PHPA officials at the time said they were confident enough with the report to start concreting of the dam from the stable left bank side. The total dam width is 241 meters the the starting work area in the left side was 51 meters.
One suggestion of the CWC was that the dam on the right bank side be constructed over 288 concrete piles driven into the ground to avoid excavating the shear zone below the right bank side
The Bhutanese side was not very confident of that plan since there are no similar examples of works done like this elsewhere.
The big question for the P I project was on whether the remaining 15 to 20 meters’ depth to reach the rock foundation needs to be excavated for the dam location on right bank side or other measures need to be taken.
The Bhutanese side not very convinced with the idea of concrete piles under the dam for the long term and feeling the need for an overall review of CWC’s proposal called for a review in the Technical Coordination Committee meeting
The National Hydro Power Corporation (NHPC) was called upon to do a third party review of the WAPCOS and CWC proposal.
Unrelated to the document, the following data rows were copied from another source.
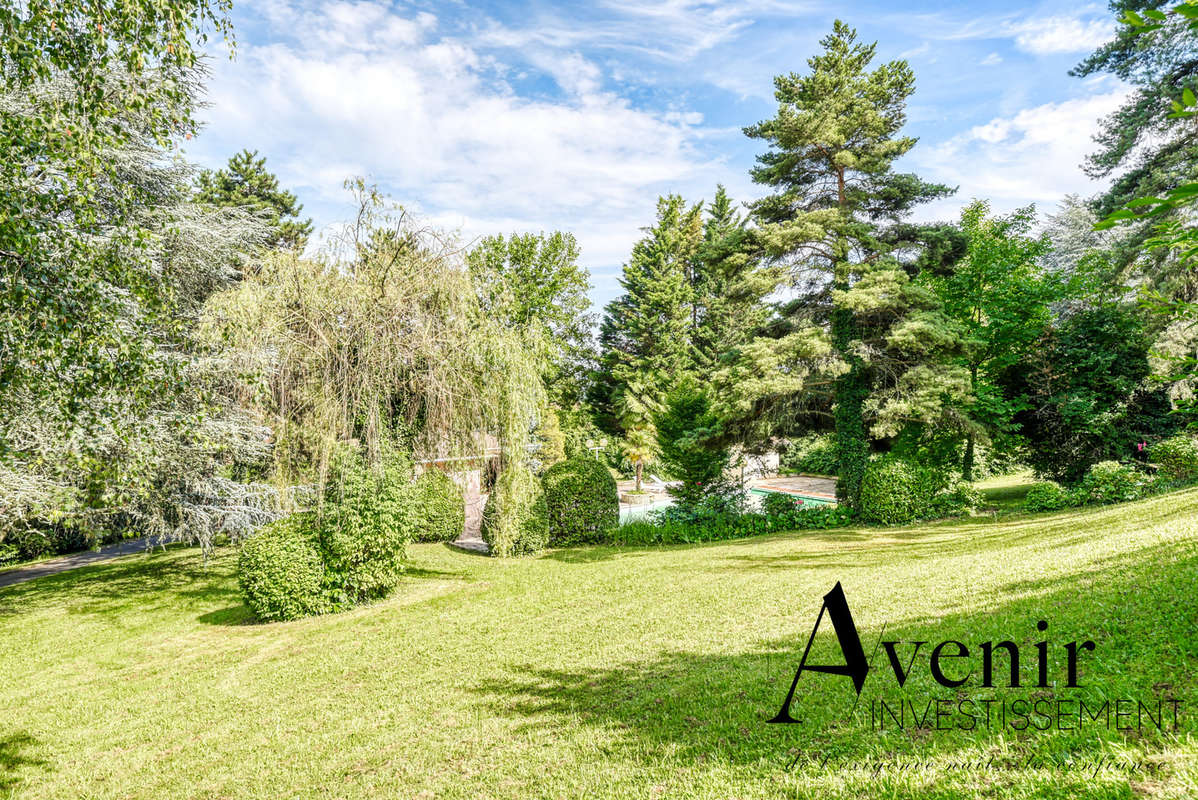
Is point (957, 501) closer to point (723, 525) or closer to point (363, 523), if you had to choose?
point (723, 525)

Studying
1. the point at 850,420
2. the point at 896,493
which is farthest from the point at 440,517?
the point at 896,493

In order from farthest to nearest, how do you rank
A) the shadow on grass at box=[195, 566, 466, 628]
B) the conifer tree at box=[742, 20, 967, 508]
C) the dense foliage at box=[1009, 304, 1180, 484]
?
the dense foliage at box=[1009, 304, 1180, 484], the conifer tree at box=[742, 20, 967, 508], the shadow on grass at box=[195, 566, 466, 628]

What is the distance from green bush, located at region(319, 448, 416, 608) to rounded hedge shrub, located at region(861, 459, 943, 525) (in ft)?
35.8

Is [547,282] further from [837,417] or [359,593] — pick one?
[359,593]

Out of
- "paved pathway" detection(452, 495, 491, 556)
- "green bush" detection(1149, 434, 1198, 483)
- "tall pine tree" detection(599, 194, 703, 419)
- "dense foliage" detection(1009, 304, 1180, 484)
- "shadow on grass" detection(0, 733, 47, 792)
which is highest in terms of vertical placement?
"tall pine tree" detection(599, 194, 703, 419)

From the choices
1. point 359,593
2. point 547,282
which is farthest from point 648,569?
point 547,282

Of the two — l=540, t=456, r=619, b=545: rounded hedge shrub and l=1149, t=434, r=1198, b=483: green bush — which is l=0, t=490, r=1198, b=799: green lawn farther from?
l=1149, t=434, r=1198, b=483: green bush

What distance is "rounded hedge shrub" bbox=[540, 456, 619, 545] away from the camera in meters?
14.2

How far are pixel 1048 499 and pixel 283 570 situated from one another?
15690 millimetres

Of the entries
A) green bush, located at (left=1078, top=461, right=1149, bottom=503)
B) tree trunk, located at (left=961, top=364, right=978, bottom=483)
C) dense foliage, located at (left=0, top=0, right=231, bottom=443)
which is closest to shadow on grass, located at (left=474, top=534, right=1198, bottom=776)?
dense foliage, located at (left=0, top=0, right=231, bottom=443)

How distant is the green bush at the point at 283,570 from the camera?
8586 mm

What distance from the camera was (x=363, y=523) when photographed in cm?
863

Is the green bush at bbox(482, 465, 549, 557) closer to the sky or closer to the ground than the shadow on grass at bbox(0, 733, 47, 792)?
closer to the sky

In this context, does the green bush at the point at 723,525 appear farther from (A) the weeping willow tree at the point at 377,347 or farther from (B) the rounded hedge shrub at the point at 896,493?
(A) the weeping willow tree at the point at 377,347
The NHPC in its preliminary study had already felt that driving piles under the right bank dam location will not be effective.
The NHPC’s review report not only pointing out holes in the CWC report on the right bank strengthening measures, but also effectively calling for abandoning the current dam site and building a barrage upstream is causing understandable confusion among Bhutanese officials.
The TCC has asked CWC and NHPC to sit together and go through their findings and come up with a reconciled report.
A project official said that CWC is asking IIT Delhi to also do a study on the safety aspects. The same official pointed out that NHPC had spent only two days at the site and did not meet the senior management there.
An official said that the two sides have said they will present a report within this month since the lockdown is being relaxed in India.
Though not official yet, the Bhutanese side is also thinking of seeking an independent international expert view on the divergent views of the CWC and NHPC.
The main concern of the Bhutanese side is that whatever final decision is taken on the right bank or the dam, it should be guided by full research and facts and it should be a safe structure in the end prepared to deal with all kinds of future situations from floods to earthquakes and last for around 100 years.